Saturday, July 14, 2012

Traveling & Standing Waves in Water

Traveling Waves



I recall jerking a garden hose, then seeing the bend I'd made travel away from me down a finite length of the hose. This retreating bend, or pulse, is a traveling wave.

Waves are caused by a disturbance - an input of energy - that travels through spacetime while the energy of the disturbance is transferred and dissipated.

A traveling wave is seen when the wave is not confined to a given space along the medium such as ocean waves approaching a shoreline.
The sea pronounces something, over and over, in a hoarse whisper; I cannot quite make it out.
~Annie Dillard
Ocean waves can travel thousands of miles before reaching land.



From the Wave

It mounts at sea, a concave wall
   Down-ribbed with shine,
And pushes forward, building tall
   Its steep incline.


...opening stanza from a poem by Thom Gunn

Standing Waves



A standing wave is stationary.
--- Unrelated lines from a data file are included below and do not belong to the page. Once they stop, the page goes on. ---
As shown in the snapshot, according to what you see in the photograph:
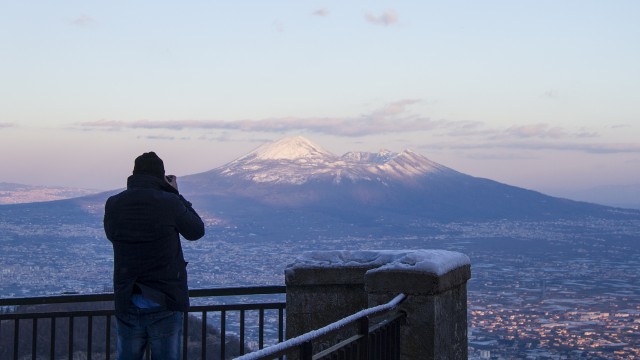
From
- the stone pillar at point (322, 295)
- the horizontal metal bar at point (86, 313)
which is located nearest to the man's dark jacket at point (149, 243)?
the horizontal metal bar at point (86, 313)

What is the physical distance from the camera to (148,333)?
6.20 metres

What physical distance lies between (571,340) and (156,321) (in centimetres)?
6251

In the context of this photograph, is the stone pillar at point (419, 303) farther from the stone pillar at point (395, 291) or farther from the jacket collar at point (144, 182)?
the jacket collar at point (144, 182)

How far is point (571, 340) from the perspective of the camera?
6519 cm

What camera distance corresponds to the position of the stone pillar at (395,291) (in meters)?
6.54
It is confined in some way by natural or man-made contraints.

A vibrating guitar string is an example of a standing wave. A guitar string has a number of frequencies at which it will vibrate (i.e., the harmonics of the guitar string). The frequency at which a guitar string vibrates depends on the tension of the string, the linear density of the string and its length.

Standing Waves in Rivers

Standing waves in rivers are caused by a high volume of water constricted by flowing into and over a structure like a submerged boulder and creating a wave behind it known as a hydraulic jump. Thought another way, when flowing water encounters a zone of slower moving water a abrupt rise occurs in the surface of the water.

Standing waves can been ridden like the river surfers on the Eisbach in Munich (below). The Eisbach river surfers catch the wave by launching into it from the sides, then facing upstream while traversing its stationary wave front.



The Eisbach wave is about 3' high. Enthusiasts have modified the wave to boost its height and to break more cleanly by submerging planks attached to an upstream bridge.

Surfing a standing wave gives the sensation of traveling over water while not actually moving. A standing wave can be surfed for as long as one maintains the right position and balance.
How could drops of water know themselves to be a river? Yet the river flows on.